# qstat -explain a
queuename qtype used/tot. load_avg arch states
----------------------------------------------------------------------------
al...@octopus.nci.nih.gov BIP 0/8 0.00 lx24-amd64
----------------------------------------------------------------------------
al...@pressa.nci.nih.gov BIP 0/4 -NA- lx24-amd64 au
error: no value for "np_load_avg" because execd is in unknown state
----------------------------------------------------------------------------
al...@shakespeare.nci.nih.gov BIP 0/8 4.29 lx24-amd64
I have tried stopping and restarting the execd several times to no
avail. Upon looking into the qmaster/messages file, I see it full of
messages like:
04/14/2008 14:47:51|qmaster|shakespeare|C|denied: request for user
"Administrator" does not match credentials for connection
<pressa.nci.nih.gov,execd,1>
I'm assuming that these are associated with requests like the qstat
request above. Any suggestions why this is occurring? The cluster is
not used much, so re-installing the execution host is not
out-of-the-question if it will solve the problem.
Thanks,
Sean
Are there any logs for the execd itself? Check the
$SGE_ROOT/$SGE_CELL/spool/<exechost>/messages file.

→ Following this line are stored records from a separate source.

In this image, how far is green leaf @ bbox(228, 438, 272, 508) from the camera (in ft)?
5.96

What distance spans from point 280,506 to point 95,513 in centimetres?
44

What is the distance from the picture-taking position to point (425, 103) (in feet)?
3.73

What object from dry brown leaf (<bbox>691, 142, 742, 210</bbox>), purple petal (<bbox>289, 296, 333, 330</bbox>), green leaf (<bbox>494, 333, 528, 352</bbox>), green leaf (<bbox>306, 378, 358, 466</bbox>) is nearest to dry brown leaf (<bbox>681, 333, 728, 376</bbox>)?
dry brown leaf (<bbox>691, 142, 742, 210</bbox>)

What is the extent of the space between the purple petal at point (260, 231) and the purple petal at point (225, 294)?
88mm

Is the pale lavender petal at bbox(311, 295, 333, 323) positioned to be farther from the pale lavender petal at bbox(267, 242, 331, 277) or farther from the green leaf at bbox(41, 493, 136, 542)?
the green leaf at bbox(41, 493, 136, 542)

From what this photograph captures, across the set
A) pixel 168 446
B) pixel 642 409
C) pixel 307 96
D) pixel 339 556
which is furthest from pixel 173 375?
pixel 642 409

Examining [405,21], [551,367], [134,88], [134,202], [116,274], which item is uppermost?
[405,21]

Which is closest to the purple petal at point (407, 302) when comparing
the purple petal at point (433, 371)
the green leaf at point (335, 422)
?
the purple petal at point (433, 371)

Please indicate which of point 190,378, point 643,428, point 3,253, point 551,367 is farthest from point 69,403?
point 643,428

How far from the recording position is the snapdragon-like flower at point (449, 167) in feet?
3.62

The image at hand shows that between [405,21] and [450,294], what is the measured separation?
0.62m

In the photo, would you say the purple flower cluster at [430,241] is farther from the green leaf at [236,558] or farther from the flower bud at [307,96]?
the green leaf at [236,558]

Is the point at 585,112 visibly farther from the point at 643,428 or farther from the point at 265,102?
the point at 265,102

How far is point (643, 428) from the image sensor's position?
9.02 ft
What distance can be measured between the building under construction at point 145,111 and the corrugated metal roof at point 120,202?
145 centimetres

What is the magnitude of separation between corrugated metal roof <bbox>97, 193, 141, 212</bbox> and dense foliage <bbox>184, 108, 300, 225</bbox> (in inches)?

Are you sure the execd process is actually running after the restarts?
--
Jesse Becker
GPG Fingerprint -- BD00 7AA4 4483 AFCC 82D0 2720 0083 0931 9A2B 06A2
Thanks, Jesse, for the quick answer.
No, we have not gone the Windows route for anything. However, your
hypothesis of credential mismatch may be true. We have a couple of
"desktop" linux machines in the cluster and the problematic machine is
one of them. For those machines, we do have an "Administrator"
account, which is a local, failsafe login. All other login info is
coming from LDAP. The installation was done several months ago, but
we did not use the cluster; now I am getting back to it, so it is
quite possible that something has changed on the execution machine.
In any case, any suggestions on what to do next?
> Are there any logs for the execd itself? Check the
> $SGE_ROOT/$SGE_CELL/spool/<exechost>/messages file.
There are no recent messages in here.
> Are you sure the execd process is actually running after the restarts?
Yes, it is running according to "ps".